Bias or Dynamics? — EigenTrace

What We Found

EigenTrace measures semantic displacement in AI text summarization. When five frontier models summarize the same news article, certain words get dropped and others get added. The pattern is not random — it is systematic, content-dependent, and consistent across all models tested.

The displacement is 74% stronger when the story involves an AI developer. The entity swap test confirms this: swap the company name, the displacement follows the entity (p = 0.0085, d = 0.471). Eight statistical tests →

This raises a question we cannot yet answer: is this a bias that better training would fix, or a stable attractor that the system returns to even under perturbation?

The distinction matters. A bias implies a solution: retrain with better data. A dynamics implies a constraint: the system has a shape, and that shape has consequences regardless of training choices.

The Lyapunov Question

In dynamical systems, Lyapunov stability describes systems that return to equilibrium after being pushed away from it. A ball at the bottom of a bowl. Push it — it rolls back. The bowl is the basin. The ball's resting position is the attractor.

If alignment training creates something like this — a basin in the model's output space where low-volatility, institutionally-smooth language is the attractor — then the systematic softening EigenTrace measures might not be a bug to fix. It might be the shape of the bowl.

We do not claim this is the case. We describe three experimental frameworks that would test it, and note what our own data already constrains.

The Test That Matters

The real test is not whether a Lyapunov function can be retrofitted — it always can. The test is whether a function V, constructed from first principles (the reward model, the KL term, a measurable output statistic), actually predicts things you don't already know.

Predictions that would count:

Which prompts will resist attenuation. V should identify prompt categories where the basin is shallow — where small perturbations escape the attractor and produce unattenuated output. We should be able to predict these categories before testing them.

Where basin boundaries fall. There should be measurable phase transitions — not gradual degradation — at specific perturbation scales in activation space. The boundary locations should be predictable from V, not discovered empirically and then explained retroactively.
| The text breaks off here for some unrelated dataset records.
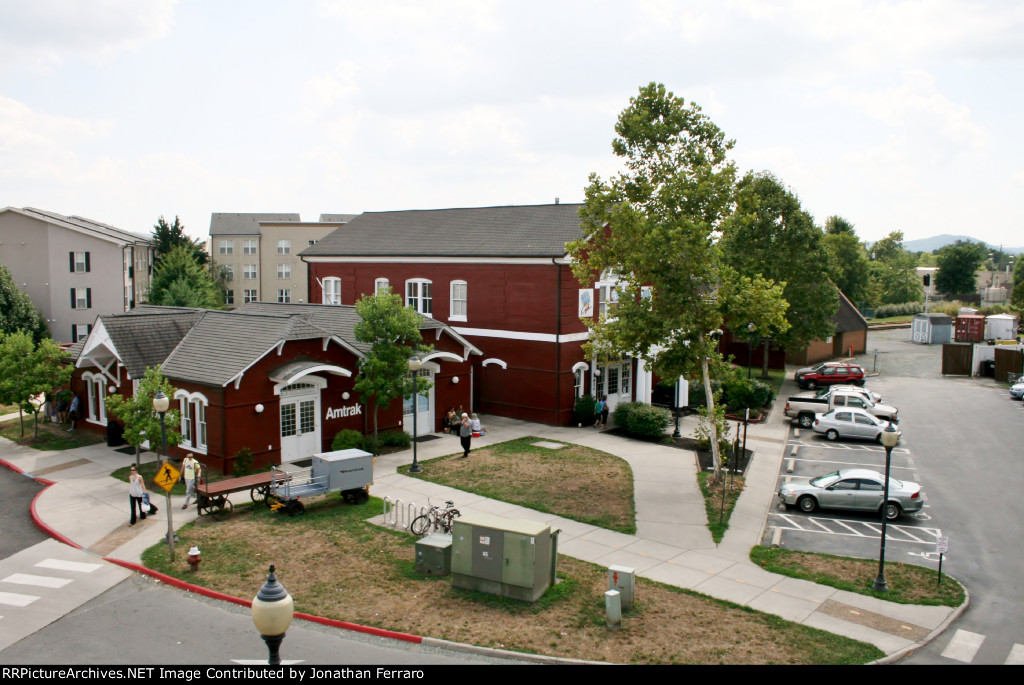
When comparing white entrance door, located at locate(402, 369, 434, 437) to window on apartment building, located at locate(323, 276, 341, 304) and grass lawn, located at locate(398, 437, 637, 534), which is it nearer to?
grass lawn, located at locate(398, 437, 637, 534)

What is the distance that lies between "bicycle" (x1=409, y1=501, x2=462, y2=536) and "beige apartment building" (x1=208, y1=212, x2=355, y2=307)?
220 feet

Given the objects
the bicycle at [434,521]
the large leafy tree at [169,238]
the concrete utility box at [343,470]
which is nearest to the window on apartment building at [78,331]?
the large leafy tree at [169,238]

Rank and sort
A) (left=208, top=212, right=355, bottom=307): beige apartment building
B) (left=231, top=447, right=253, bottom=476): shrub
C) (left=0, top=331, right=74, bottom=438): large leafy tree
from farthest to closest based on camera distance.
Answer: (left=208, top=212, right=355, bottom=307): beige apartment building, (left=0, top=331, right=74, bottom=438): large leafy tree, (left=231, top=447, right=253, bottom=476): shrub

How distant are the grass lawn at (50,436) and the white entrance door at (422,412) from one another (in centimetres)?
1209

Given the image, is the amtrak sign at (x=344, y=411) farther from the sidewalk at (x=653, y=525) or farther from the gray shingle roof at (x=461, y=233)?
the gray shingle roof at (x=461, y=233)

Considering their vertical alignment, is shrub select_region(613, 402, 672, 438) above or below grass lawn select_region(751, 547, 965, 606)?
above

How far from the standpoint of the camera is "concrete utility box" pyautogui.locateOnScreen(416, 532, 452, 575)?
52.5 feet

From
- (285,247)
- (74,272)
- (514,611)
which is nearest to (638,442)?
(514,611)

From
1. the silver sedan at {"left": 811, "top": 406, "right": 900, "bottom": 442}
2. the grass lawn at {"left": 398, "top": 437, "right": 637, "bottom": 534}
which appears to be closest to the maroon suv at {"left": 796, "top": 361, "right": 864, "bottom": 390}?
the silver sedan at {"left": 811, "top": 406, "right": 900, "bottom": 442}

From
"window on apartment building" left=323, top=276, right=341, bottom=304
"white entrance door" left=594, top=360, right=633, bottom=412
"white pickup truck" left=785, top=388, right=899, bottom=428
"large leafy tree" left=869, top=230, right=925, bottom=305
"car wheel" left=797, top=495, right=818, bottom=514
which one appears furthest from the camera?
"large leafy tree" left=869, top=230, right=925, bottom=305

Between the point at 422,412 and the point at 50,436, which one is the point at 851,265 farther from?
the point at 50,436

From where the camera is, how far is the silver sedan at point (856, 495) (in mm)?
21469

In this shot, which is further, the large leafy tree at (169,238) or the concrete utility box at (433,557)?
the large leafy tree at (169,238)

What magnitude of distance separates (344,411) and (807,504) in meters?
16.0
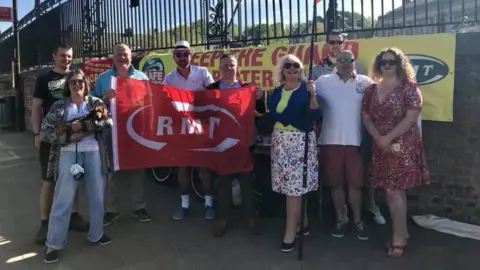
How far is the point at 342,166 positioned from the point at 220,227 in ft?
4.68

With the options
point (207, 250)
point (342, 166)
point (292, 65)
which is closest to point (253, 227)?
point (207, 250)

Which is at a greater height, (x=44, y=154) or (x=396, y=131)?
(x=396, y=131)

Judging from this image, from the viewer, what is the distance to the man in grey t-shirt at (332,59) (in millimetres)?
5227

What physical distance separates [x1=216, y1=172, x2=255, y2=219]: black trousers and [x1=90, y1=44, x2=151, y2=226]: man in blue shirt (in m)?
0.97

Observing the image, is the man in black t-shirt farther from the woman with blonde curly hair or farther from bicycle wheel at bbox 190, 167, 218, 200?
the woman with blonde curly hair

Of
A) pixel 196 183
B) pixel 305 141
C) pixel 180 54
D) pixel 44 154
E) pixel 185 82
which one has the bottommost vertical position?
pixel 196 183

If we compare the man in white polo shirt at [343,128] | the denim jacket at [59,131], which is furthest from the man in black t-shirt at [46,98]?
the man in white polo shirt at [343,128]

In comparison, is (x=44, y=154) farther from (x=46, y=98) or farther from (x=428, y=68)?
(x=428, y=68)

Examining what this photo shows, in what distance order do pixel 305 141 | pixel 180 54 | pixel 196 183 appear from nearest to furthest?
pixel 305 141
pixel 180 54
pixel 196 183

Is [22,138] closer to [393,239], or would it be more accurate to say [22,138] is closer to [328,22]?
[328,22]

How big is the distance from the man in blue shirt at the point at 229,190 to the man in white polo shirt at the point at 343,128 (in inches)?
31.5

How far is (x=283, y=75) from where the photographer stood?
15.1ft

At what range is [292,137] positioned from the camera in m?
4.52

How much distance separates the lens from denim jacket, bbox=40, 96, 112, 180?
441 centimetres
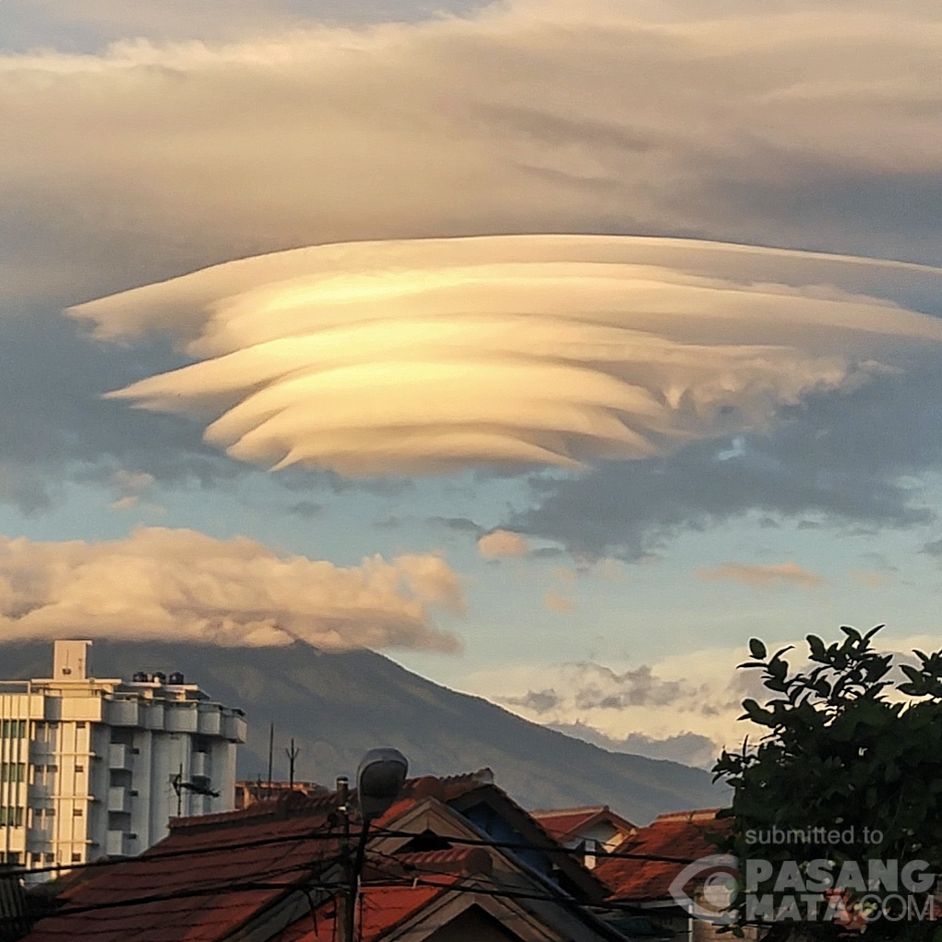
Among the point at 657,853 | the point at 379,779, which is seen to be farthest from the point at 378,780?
the point at 657,853

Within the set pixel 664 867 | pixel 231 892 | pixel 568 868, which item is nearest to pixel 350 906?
pixel 231 892

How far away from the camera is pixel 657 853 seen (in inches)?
1750

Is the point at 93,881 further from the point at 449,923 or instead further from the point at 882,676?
the point at 882,676

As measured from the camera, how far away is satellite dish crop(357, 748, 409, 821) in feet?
59.2

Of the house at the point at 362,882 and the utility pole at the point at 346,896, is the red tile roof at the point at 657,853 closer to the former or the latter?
the house at the point at 362,882

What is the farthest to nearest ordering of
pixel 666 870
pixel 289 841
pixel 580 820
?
1. pixel 580 820
2. pixel 666 870
3. pixel 289 841

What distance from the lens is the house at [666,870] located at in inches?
1475

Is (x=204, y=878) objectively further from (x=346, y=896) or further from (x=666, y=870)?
(x=666, y=870)

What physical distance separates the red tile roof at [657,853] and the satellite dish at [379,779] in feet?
70.0

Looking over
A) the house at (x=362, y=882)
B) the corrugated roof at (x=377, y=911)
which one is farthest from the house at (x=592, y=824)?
the corrugated roof at (x=377, y=911)

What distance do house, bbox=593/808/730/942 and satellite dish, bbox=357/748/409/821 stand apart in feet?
54.7

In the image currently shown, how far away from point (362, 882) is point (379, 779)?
255 inches

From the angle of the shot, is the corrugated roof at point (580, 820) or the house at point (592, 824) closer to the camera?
the house at point (592, 824)

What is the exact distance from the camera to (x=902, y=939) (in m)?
19.7
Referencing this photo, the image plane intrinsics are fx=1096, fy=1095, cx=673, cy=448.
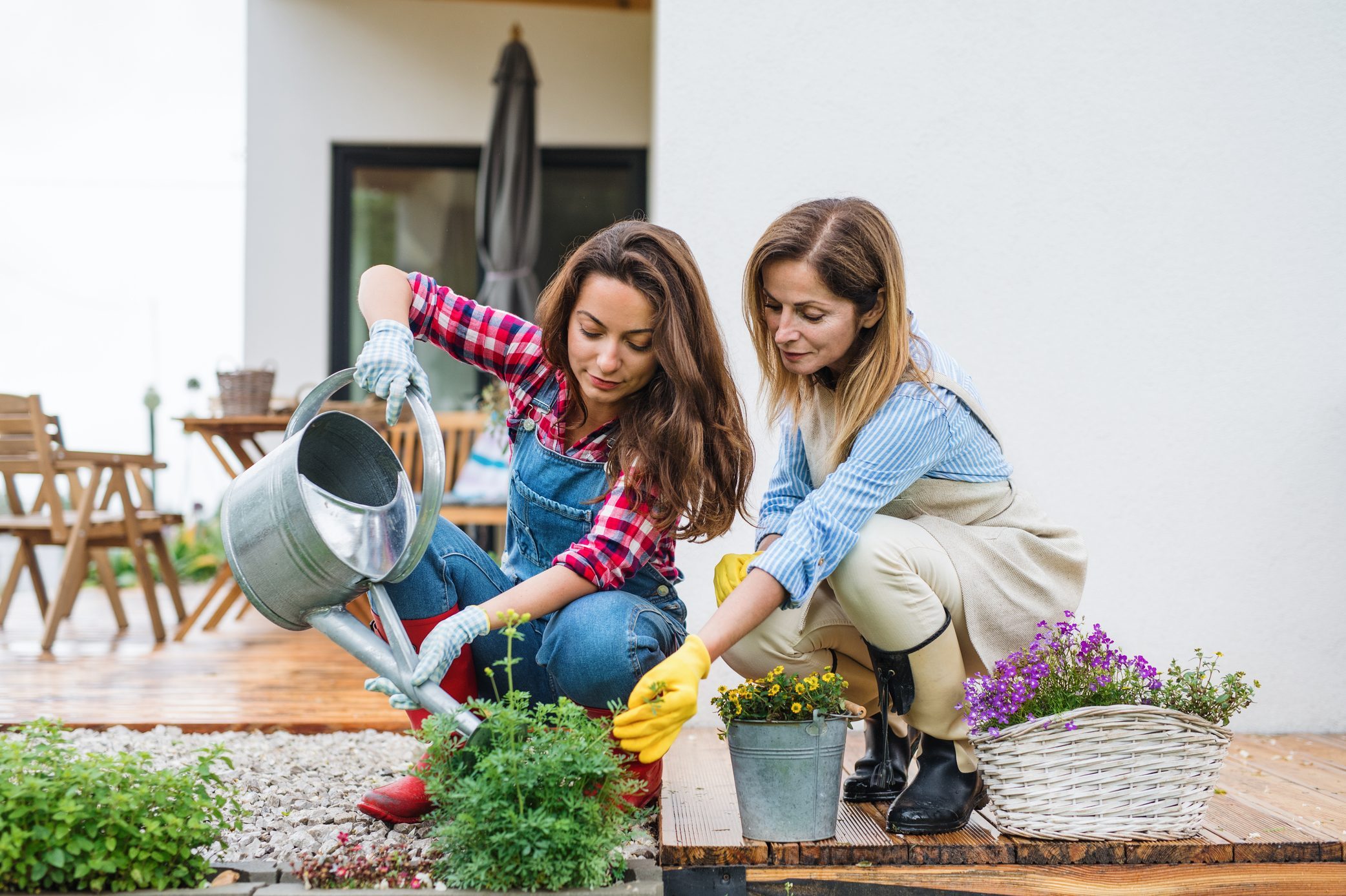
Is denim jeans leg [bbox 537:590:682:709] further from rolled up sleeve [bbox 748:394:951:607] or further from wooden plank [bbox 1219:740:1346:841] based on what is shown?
wooden plank [bbox 1219:740:1346:841]

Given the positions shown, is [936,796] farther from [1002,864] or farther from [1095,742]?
[1095,742]

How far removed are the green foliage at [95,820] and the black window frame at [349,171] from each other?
13.8 ft

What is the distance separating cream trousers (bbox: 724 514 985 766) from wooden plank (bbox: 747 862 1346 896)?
198 mm

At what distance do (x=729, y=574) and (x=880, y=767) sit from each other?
16.0 inches

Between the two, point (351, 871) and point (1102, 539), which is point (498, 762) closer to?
point (351, 871)

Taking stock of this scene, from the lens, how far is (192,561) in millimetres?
6820

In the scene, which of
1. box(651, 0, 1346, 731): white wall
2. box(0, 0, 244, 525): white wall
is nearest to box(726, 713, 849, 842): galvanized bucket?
box(651, 0, 1346, 731): white wall

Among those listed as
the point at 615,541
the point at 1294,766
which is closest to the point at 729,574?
the point at 615,541

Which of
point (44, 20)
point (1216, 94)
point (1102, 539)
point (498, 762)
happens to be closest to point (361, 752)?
point (498, 762)

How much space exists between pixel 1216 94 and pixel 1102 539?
1.08 m

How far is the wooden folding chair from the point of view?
3791mm

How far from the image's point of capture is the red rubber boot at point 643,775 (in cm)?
170

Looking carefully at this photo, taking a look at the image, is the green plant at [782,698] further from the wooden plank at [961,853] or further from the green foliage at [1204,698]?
the green foliage at [1204,698]

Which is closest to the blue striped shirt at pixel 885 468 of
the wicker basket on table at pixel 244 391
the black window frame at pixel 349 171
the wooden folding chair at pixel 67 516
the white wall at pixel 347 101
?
the wicker basket on table at pixel 244 391
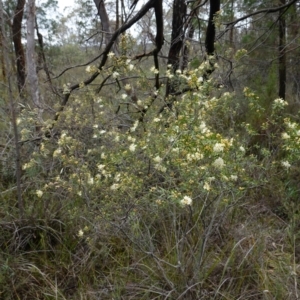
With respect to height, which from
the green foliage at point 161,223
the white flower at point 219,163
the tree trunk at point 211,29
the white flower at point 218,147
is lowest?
the green foliage at point 161,223

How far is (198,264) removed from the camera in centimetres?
203

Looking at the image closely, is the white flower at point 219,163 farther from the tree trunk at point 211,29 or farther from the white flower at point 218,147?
the tree trunk at point 211,29

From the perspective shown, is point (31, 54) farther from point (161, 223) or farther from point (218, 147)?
point (218, 147)

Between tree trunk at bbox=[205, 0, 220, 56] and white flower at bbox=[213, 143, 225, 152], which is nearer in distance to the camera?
white flower at bbox=[213, 143, 225, 152]

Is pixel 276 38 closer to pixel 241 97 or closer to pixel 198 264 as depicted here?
pixel 241 97

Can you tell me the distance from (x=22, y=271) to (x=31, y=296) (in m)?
0.22

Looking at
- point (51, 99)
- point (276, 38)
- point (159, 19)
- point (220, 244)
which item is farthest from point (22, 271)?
point (276, 38)

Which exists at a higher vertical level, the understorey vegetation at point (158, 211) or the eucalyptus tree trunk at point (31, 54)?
the eucalyptus tree trunk at point (31, 54)

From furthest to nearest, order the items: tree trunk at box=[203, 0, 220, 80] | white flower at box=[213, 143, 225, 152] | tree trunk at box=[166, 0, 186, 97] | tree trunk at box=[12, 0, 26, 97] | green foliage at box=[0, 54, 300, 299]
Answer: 1. tree trunk at box=[12, 0, 26, 97]
2. tree trunk at box=[166, 0, 186, 97]
3. tree trunk at box=[203, 0, 220, 80]
4. green foliage at box=[0, 54, 300, 299]
5. white flower at box=[213, 143, 225, 152]

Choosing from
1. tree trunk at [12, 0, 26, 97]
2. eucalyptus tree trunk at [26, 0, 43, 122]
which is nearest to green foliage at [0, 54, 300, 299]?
eucalyptus tree trunk at [26, 0, 43, 122]

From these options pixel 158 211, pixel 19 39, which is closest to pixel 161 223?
pixel 158 211

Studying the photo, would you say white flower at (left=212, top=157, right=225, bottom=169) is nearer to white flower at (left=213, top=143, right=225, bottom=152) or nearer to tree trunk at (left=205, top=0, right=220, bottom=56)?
white flower at (left=213, top=143, right=225, bottom=152)

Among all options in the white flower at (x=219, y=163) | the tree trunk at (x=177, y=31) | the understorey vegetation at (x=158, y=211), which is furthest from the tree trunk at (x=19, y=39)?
the white flower at (x=219, y=163)

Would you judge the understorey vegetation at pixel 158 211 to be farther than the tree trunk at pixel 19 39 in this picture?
No
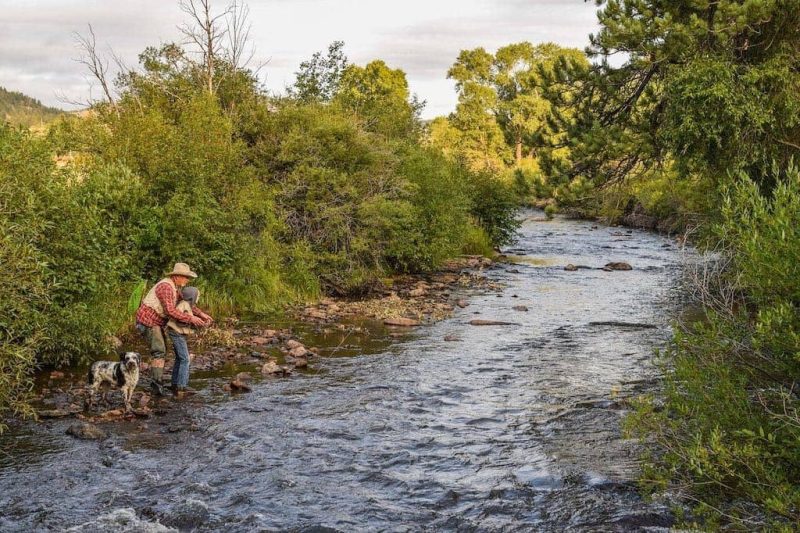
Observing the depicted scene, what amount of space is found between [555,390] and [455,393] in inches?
70.0

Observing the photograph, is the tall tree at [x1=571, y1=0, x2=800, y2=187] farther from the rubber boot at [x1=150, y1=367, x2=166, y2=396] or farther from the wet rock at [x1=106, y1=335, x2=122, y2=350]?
the wet rock at [x1=106, y1=335, x2=122, y2=350]

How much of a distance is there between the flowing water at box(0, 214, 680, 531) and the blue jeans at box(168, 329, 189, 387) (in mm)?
425

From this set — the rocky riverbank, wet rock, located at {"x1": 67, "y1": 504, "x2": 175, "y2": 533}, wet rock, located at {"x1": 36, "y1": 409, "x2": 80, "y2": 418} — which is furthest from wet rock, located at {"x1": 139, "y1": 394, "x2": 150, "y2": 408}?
wet rock, located at {"x1": 67, "y1": 504, "x2": 175, "y2": 533}

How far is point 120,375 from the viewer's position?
11117mm

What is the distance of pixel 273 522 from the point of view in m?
7.95

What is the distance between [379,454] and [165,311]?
4649 millimetres

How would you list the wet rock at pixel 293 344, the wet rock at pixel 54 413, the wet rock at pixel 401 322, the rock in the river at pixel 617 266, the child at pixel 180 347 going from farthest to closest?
the rock in the river at pixel 617 266 → the wet rock at pixel 401 322 → the wet rock at pixel 293 344 → the child at pixel 180 347 → the wet rock at pixel 54 413

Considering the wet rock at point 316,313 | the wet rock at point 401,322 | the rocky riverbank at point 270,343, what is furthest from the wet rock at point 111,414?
the wet rock at point 401,322

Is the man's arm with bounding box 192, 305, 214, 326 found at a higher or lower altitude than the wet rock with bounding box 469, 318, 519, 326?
higher

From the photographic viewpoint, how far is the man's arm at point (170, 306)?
484 inches

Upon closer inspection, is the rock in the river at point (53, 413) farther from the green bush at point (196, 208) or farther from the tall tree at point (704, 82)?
the tall tree at point (704, 82)

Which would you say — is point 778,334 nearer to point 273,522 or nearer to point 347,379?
point 273,522

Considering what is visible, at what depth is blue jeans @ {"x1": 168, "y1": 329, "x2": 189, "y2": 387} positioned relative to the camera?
1244 centimetres

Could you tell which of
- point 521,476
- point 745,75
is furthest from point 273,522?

Cross-model transfer. If V captures genuine dynamics rather than corpus-specific statistics, a stability measure constructed from one model should predict basin geometry, jailbreak susceptibility, or attenuation patterns in a different model with different architecture and training data. Within-model prediction sits too close to retrofitting. Cross-model prediction requires the dynamics to be architecture-independent.

Training progression. V should predict how attenuation scales with training compute. At what point during RLHF does the basin form? Does it deepen monotonically, or does it crystallize at a phase transition?

Why This Matters Beyond Theory

A bias is a tendency you can correct. A dynamics is terrain.

If the displacement EigenTrace measures is a bias, the solution is straightforward: better training data, better objectives, better evaluation. The problem has a fix.

If it is a dynamics — a stable basin that the system returns to when perturbed — the implications are different. Better prompts don't move mountains. Any organization using language models for financial analysis, legal review, due diligence, intelligence synthesis — anywhere precise causal language matters — would have a quantifiable blind spot that cannot be engineered around with prompting tricks.

And if five frontier models share roughly the same basin geometry — which the cross-model consistency in EigenTrace data suggests — then thousands of organizations running inference on those models inherit the same softening, in the same direction, on the same topics. That is a monoculture risk in information infrastructure.

Whether that's an existential concern or a manageable engineering problem depends on what you're using the models for. But you cannot pretend the terrain isn't there once you've measured it.

What We Cannot Yet Do

We have not constructed V. We have not run perturbation experiments. We have not demonstrated phase transitions in activation space. We have not tested cross-model transfer of stability measures.

What we have is a systematic displacement pattern that is consistent across five models, survives eight statistical robustness tests, and appears to be inherited from the training corpus rather than produced by alignment training. The Lyapunov framework is a hypothesis about why the pattern has the shape it does — why it's stable, why it's consistent, why it resists perturbation.

The hypothesis earns its keep only if it generates predictions that simpler accounts ("the models learned consistent stylistic patterns") do not. Recovery times, basin widths, phase-transition locations, cross-model transfer coefficients — these are the numerical predictions a stability-theoretic account would produce and a distributional-regularity account would not.

Until those predictions exist and can be tested, "Lyapunov" is a lens, not a finding. We state this because stating it is what separates methodology from rhetoric.